DATA RECORDS:

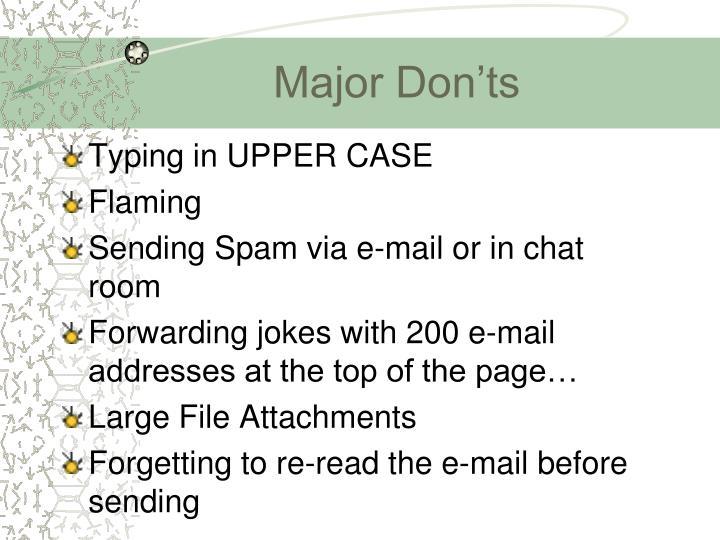 Major Don'ts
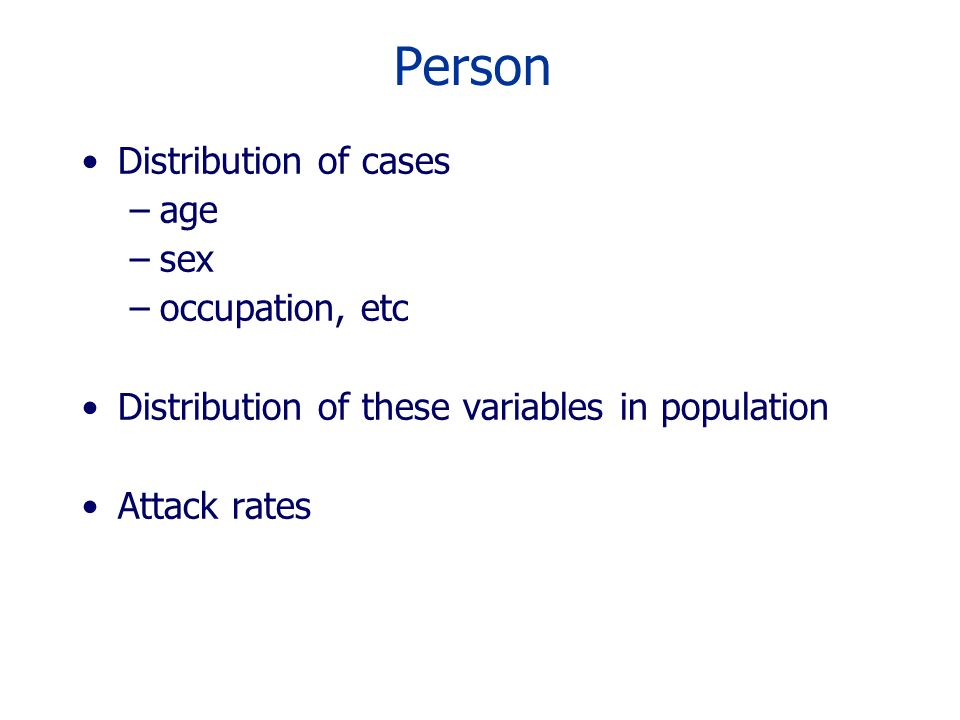 Person Distribution of cases age sex occupation, etc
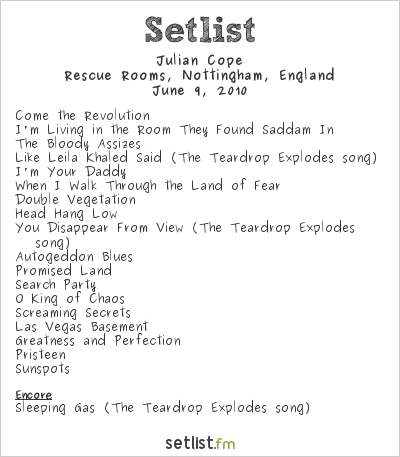 Julian Cope Setlist Rescue Rooms, Nottingham, England 2010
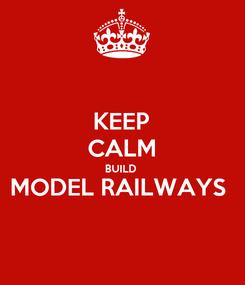 Poster: KEEP CALM BUILD  MODEL RAILWAYS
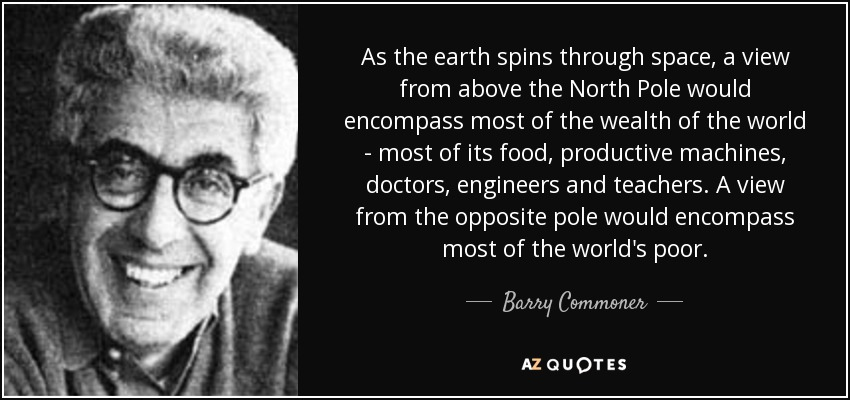 As the earth spins through space, a view from above the North Pole would encompass most of the wealth of the world - most of its food, productive machines, doctors, engineers and teachers. A view from the opposite pole would encompass most of the world's poor. - Barry Commoner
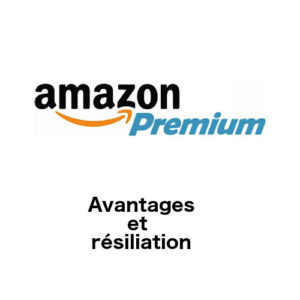 Abonnement Amazon Premium en France : avantages, résiliation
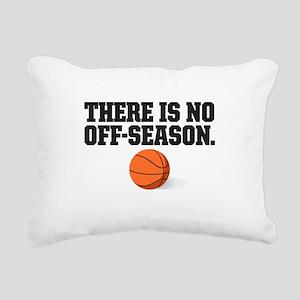 There is no off season - basketball Rectangular Ca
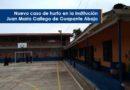 Nuevo caso de hurto en la Institución Juan María Gallego de Guapante Abajo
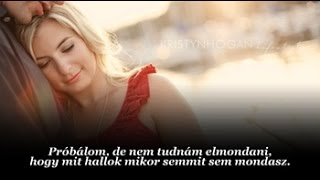 Ronan Keating : When You Say Nothing At All / Mikor semmit sem mond...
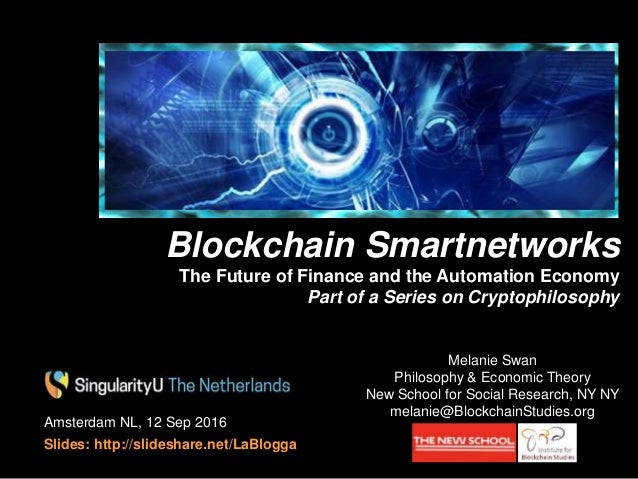 Amsterdam NL, 12 Sep 2016 Slides: http://slideshare.net/LaBlogga Melanie Swan Philosophy & Economic Theory New School for ...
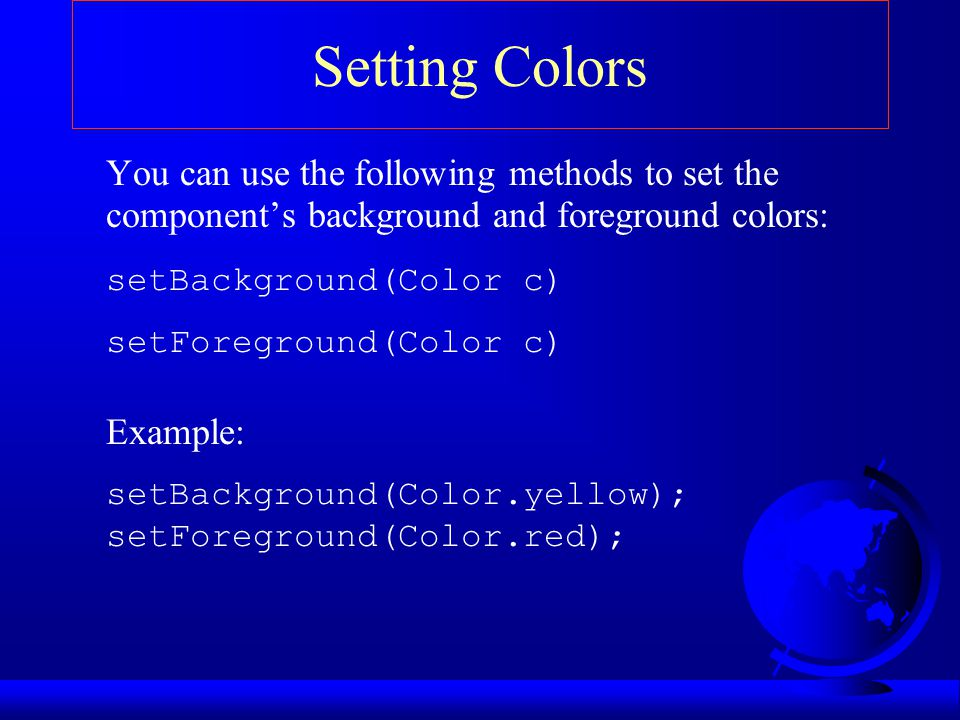 Setting Colors You can use the following methods to set the component's background and foreground colors:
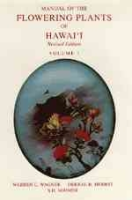Wagner, Herbst, Sohmer : Manual of the Flowering Plants of Hawai'i :
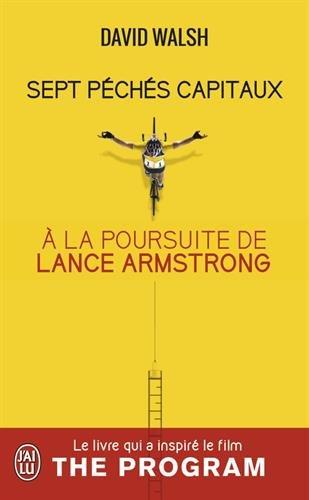 Sept péchés capitaux : A la poursuite de Lance Armstrong par David Walsh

TASK STATEMENT: Using the data above, retype exactly and only the lines from the one containing "There is no" up to and including the one containing "Ronan Keating : When", with no pictures carried over.

WRITTEN RESPONSE:
 There is no off season - basketball Rectangular Ca
 Nuevo caso de hurto en la Institución Juan María Gallego de Guapante Abajo
 Ronan Keating : When You Say Nothing At All / Mikor semmit sem mond...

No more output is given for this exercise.